Development of a high-throughput SNP marker set by transcriptome sequencing to accelerate genetic background selection in Brassica rapa

Among the molecular markers used today, single nucleotide polymorphisms (SNP) are the most common type used in genetic diversity analysis due to their abundance. To develop a high-throughput SNP marker set to accelerate genetic background selection in Brassica rapa breeding, we sequenced the transcriptomes of 20 Chinese cabbage accessions representing diversity in traits such as head type, maturity, inner leaf color, and disease resistance. We identified 13,976 SSRs and 380,198 SNPs by aligning their contigs. We chose 189 SNPs that covered the entire B. rapa genome through a filtering process based on criteria such as depth, level of polymorphism, segregation ratio, lack of adjacent SNPs, copy number, and PIC value.
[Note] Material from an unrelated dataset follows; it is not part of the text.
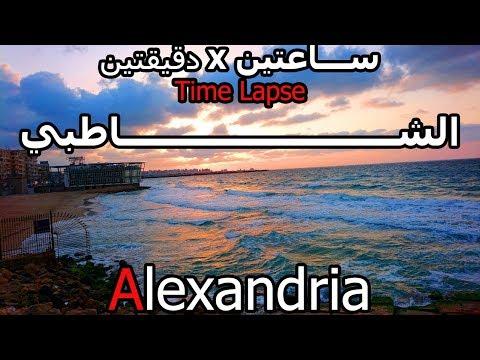 غروب الشمس كازينو الشاطبي - الأسكندرية - مصر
To validate the SNP marker set, we genotyped 23 Chinese cabbage accessions and constructed a phylogenetic tree. The results showed that the SNP genotyping data could distinguish the Chinese cabbage accessions according to their phenotypic variations. The 23 accessions were classified into two groups that were characterized by phenotypic traits, especially head type and maturity. In conclusion, the selected SNP marker set is a reliable breeding tool for distribution analysis or selection of different Chinese cabbage accessions and may be applicable for rapid genetic background selection of Chinese cabbages for breeding.